== Segment start ==

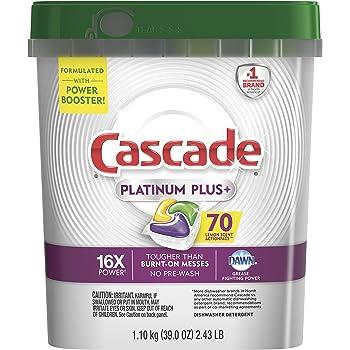 Cascade Platinum Plus Dishwasher Pods, ActionPacs Detergent, Lemon, 70 Count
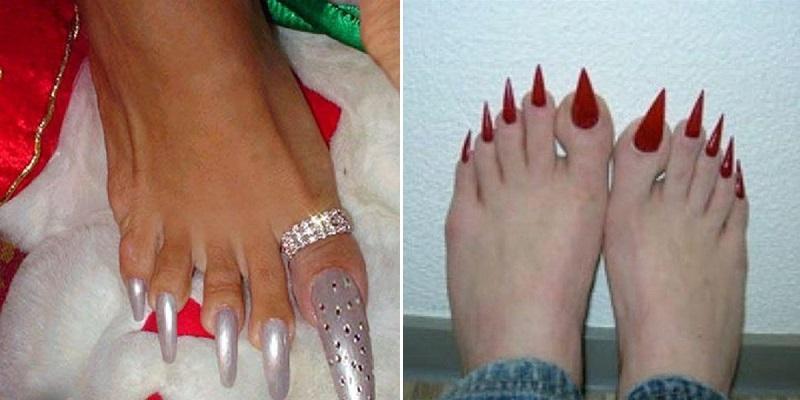 Самые длинные ногти на ногах в мире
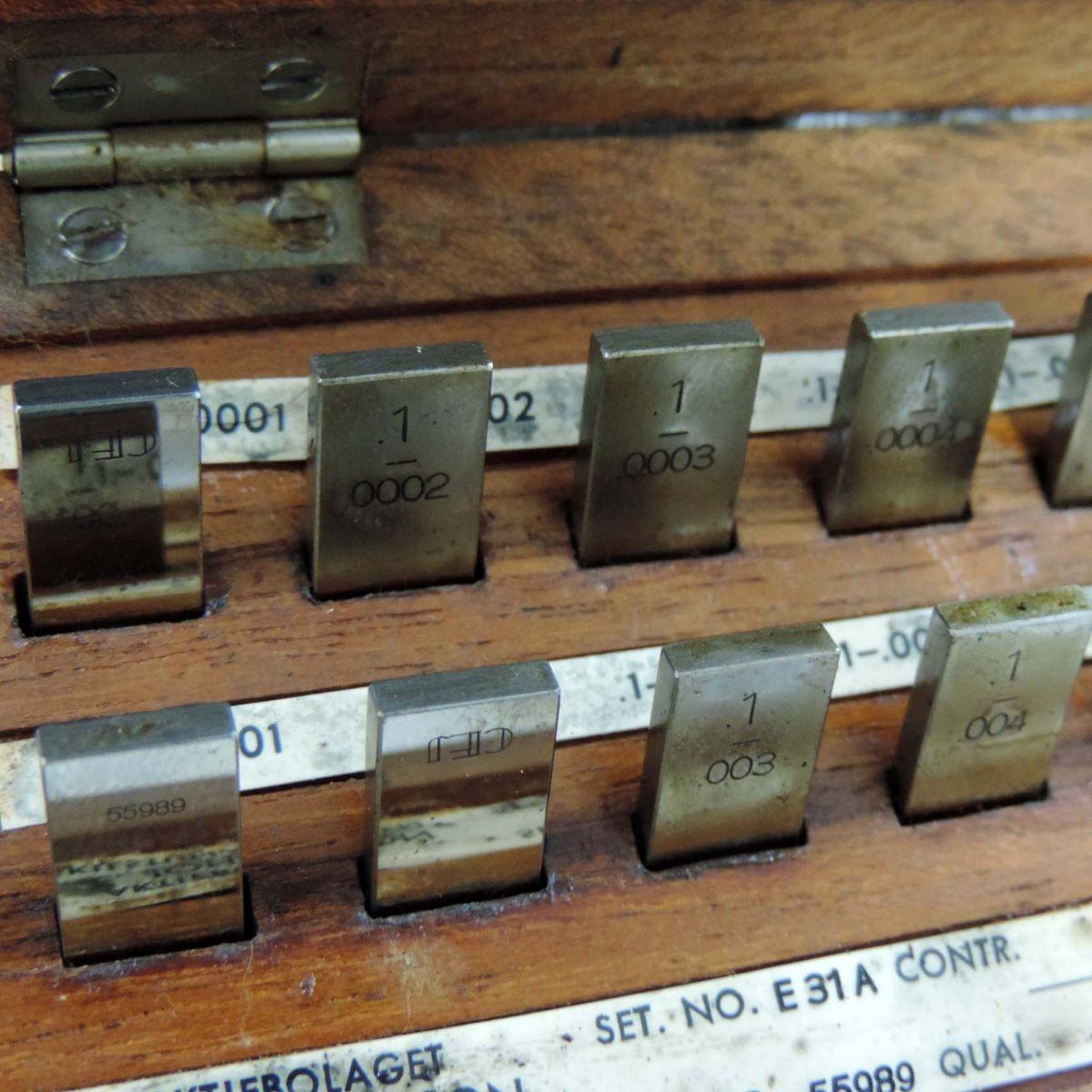 Jogo De Blocos Padrão De Aço 18 Pçs  C. E. Johansson Bc5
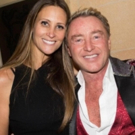 Photo Flash: UNAOC Honors LORD OF THE DANCE's Michael Flatley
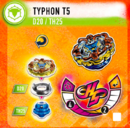 Rise Typhon T5 Info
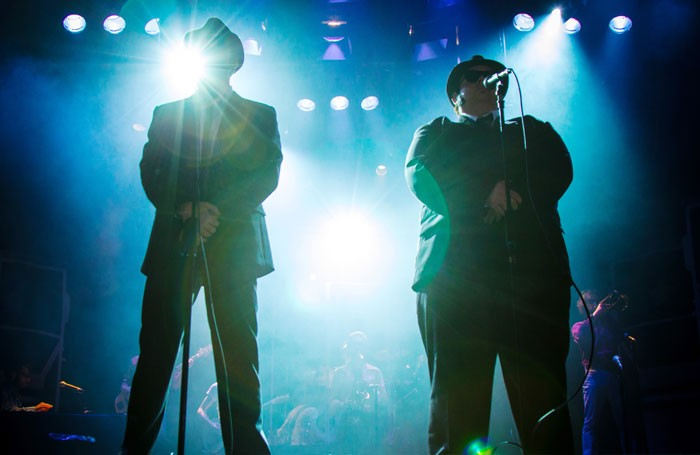 Joshua Mumby and David Kristopher Brown in The Blues Brothers: Xmas Special. Photo: Piers Foley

== Segment end ==

• _What is being asked_:
In your answer, repeat all the entries exactly, but leave out the pictures.

• _Exercise answer_:
 Cascade Platinum Plus Dishwasher Pods, ActionPacs Detergent, Lemon, 70 Count
 Самые длинные ногти на ногах в мире
 Jogo De Blocos Padrão De Aço 18 Pçs  C. E. Johansson Bc5
 Photo Flash: UNAOC Honors LORD OF THE DANCE's Michael Flatley
 Rise Typhon T5 Info
 Joshua Mumby and David Kristopher Brown in The Blues Brothers: Xmas Special. Photo: Piers Foley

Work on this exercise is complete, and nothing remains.